Sobre los ángeles y dentro de los
nichos hay un calado casi enteramente desprendido de la pared; de
cada corona brota un penacho; y todo este primer cuerpo remata en una
gran faja de hojas elegantísimas. Dos pedestales, comienzo de dos
grandes pilares que sin duda habían de levantarse hasta recibir la
cornisa y cerrar la fábrica, se ven en los extremos laterales del
segundo; y al lado de ellos dos grandes repisas sostenidas por 
bustos
carecen de las estatuas a que se destinaban. En el centro ábrese un
gran nicho más profundo que ancho, cuyo interior lleva bóveda
gótica (
gótiga) perfecta. Dentro hay una urna de alabastro;
su parte inferior debe de llevar algunos relieves si hemos de atender
a lo poco que se ve, pues la ocupan unas gradas postizas que
convierten el nicho en retablo; y sobre la cubierta yace una estatua
que viste el tosco sayal de ermitaño o penitente. Su rostro respira
tal gravedad, que trae recogimiento profundo al que lo contempla; y
la luenga barba que baja a cubrirle el pecho claramente indica la
áspera penitencia del difunto, y cuanto desatendió lo de la tierra
por la fé de Cristo, por la caridad y por el estudio. Si la fama no
te lo avisó antes, si aquellos letreros y aquellos relieves como
simbólicos no te lo han revelado; sube, o viajero, a leer la lápida
que hay a un lado del monumento, y ella te dirá que allí se
conservan los restos del gran Ramon Lull, honra de su patria
Mallorca, lumbrera de su siglo, en la vida de mundo mal ejemplo de
vanidad y sensualismo, en la vida contemplativa espejo de caridad y
continencia, mártir en Cristo, venerado en los altares."



"En
las capillas más tristes de las naves desiertas hemos deletreado con
mano segura las inscripciones de las tumbas, y junto a ellas
apuntamos la descripción de los monumentos y las impresiones que nos
asaltaban a su vista. Las estatuas de los prelados, de los barones y
de las damas al parecer nos han sonreído en nuestra tarea, y la
tranquilidad de la muerte cristiana que resplandecía en sus
semblantes más de una vez despertó en nuestro corazón un
sentimiento de pesar y de ternura, y una como aspiración a un mundo
mejor y más duradero.
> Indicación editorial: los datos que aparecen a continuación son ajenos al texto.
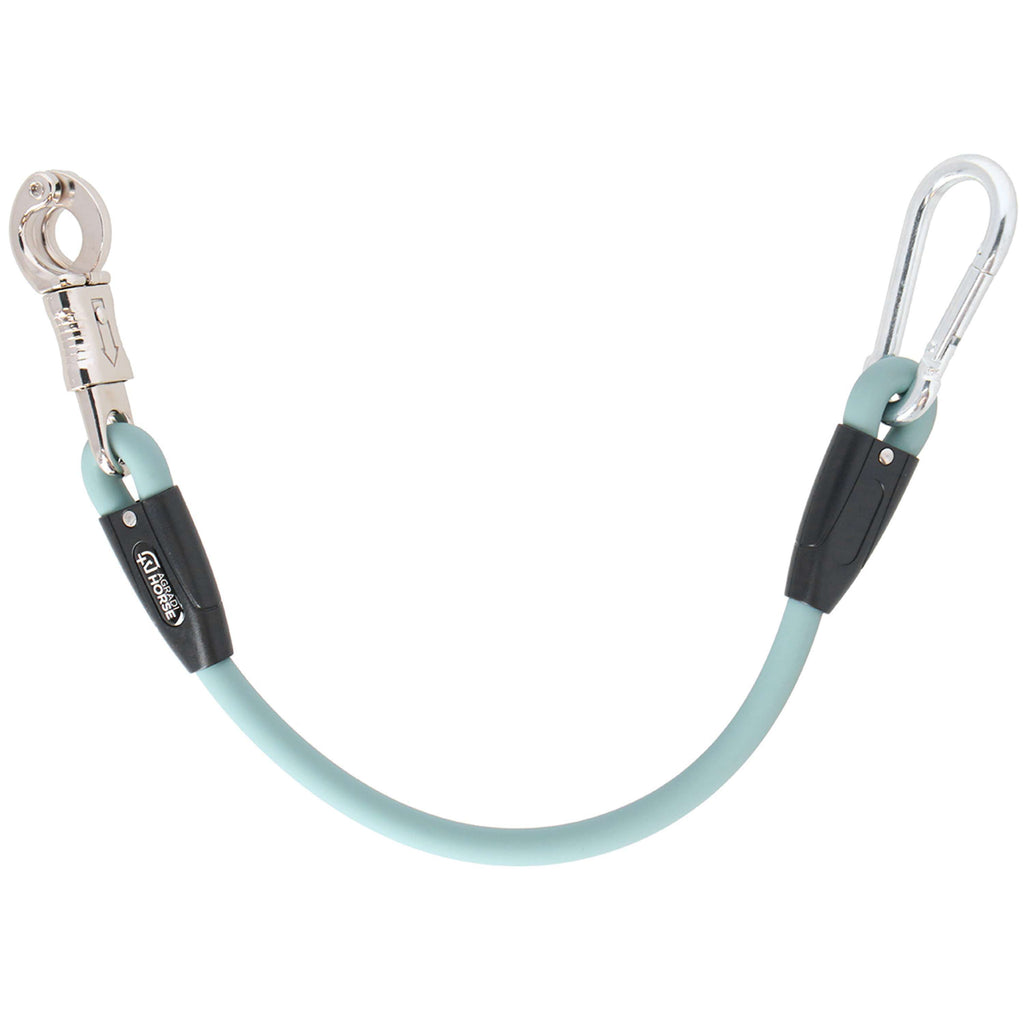 Agradi Horse Anbindestrick Silicone Hellblau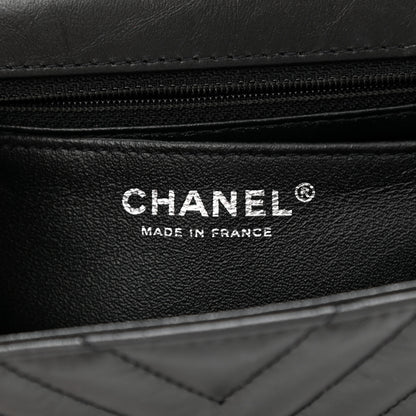 Chanel Aged Calfskin Chevron Quilted 2.55 Reissue Mini Flap So Black 6 of 10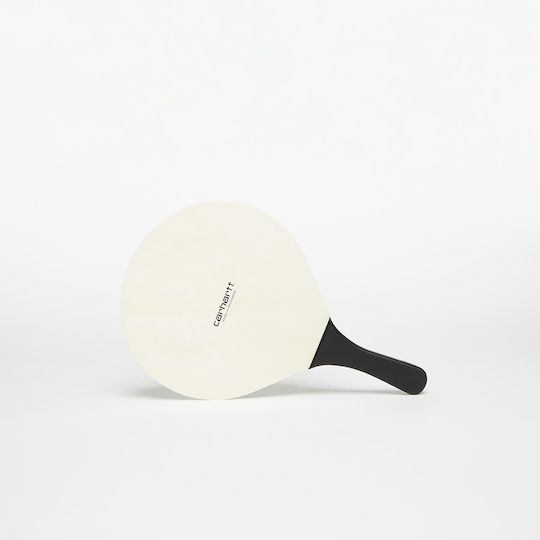 Carhartt Strandtennis-Schläger Schwarz mit Gerader Schwarzer Griff und Ball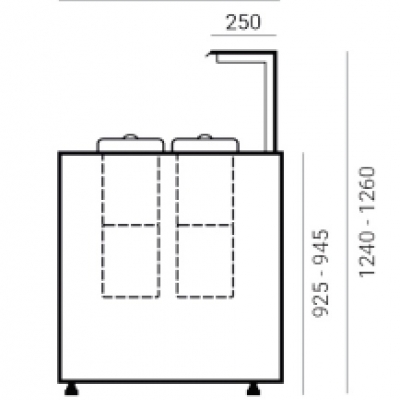 Vitrina frigorifica inghetata APOLLO - Frigosztufi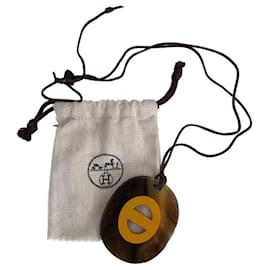 Hermès Adjustable Necklace Brown Brown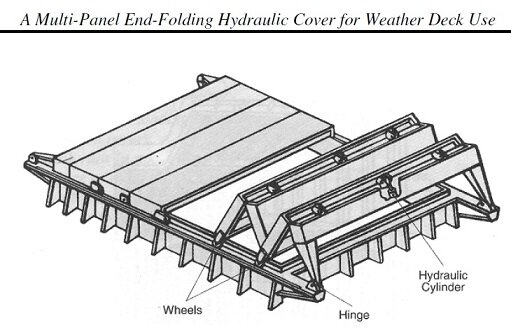 Multi panel folding steel hatch cover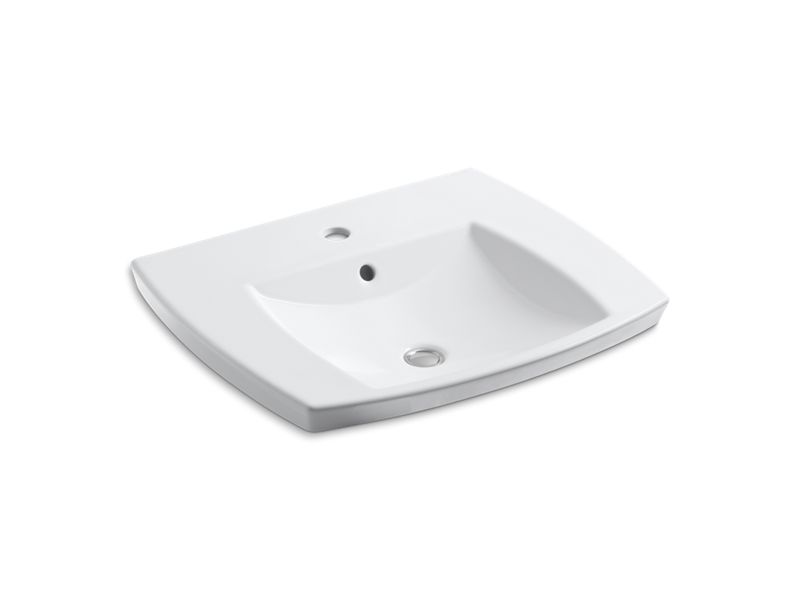KOHLER K-2381-1-0 Kelston Drop-in bathroom sink with single faucet hole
Mas cuando entre el vislumbre del crepúsculo
de la tarde, a la luz incierta de una lámpara y pendientes de una
escala contemplamos aquella figura de pobre ermitaño y la severidad
de aquel rostro aumentada por la luenga barba; una sensación de
terror detuvo nuestra mano, y nuestros ojos, apartándose del álbum,
pasearon una mirada de azoramiento por la nave silenciosa у
desierta. Al contacto del alabastro que encierra las reliquias
santas, la miseria de nuestro ser hubo miedo y vergüenza como si
sintiera la presencia del espíritu ardiente y puro, que buscó a
Dios en la soledad y en la abnegación, y por el conocimiento de Dios
alcanzó la sabiduría que admiró al mundo. En las mudas facciones
de la estatua buscamos atónitos la mirada que traspasó los espacios
y ahondó las verdades del Arte y la Ciencia; y temor y respeto nos
sobrecogieron al ver los movimientos que las oscilaciones de la
lámpara fingían en aquellos párpados, al parecer prontos a
abrirse. Y si por una parte el sentimiento religioso no sin gran
conmoción y timidez nos permitía acercarnos a la urna del mártir,
y nuestra veneración nos recordaba la sabiduría de Raimundo; por
otra la tradición murmuró a nuestros oídos los misterios del
alquimista, y las fórmulas cabalísticas de los iniciados por un
momento se nos representaron y cruzaron ante los ojos del espíritu
mágicas y rodeadas de oscuridad y espanto. Tú, que dentro de ti
mismo sientes arder la llama santa del entusiasmo; tú, cuya alma no
está cerrada a las impresiones de las imágenes de la muerte, y de
lo que recuerda la vida pasada; tú, que aprendiste a venerar, amar o
temer a los hombres que como puntos culminantes marcan la senda que
la humanidad entera sigue en su marcha misteriosa: ve a la luz
trémula de la lámpara, asido a una escala insegura, en una nave
profunda y abandonada, ve a meditar junto al sepulcro de Lulio, a
evocar la sombra del pasado; y la aparición, que tú mismo llames,
gigante y terrible con toda la fuerza de la santidad, de la ciencia y
del misterio, desordenará tus ideas, ahogará tu memoria, y te
forzará a cerrar los ojos a la visión de tu fantasía."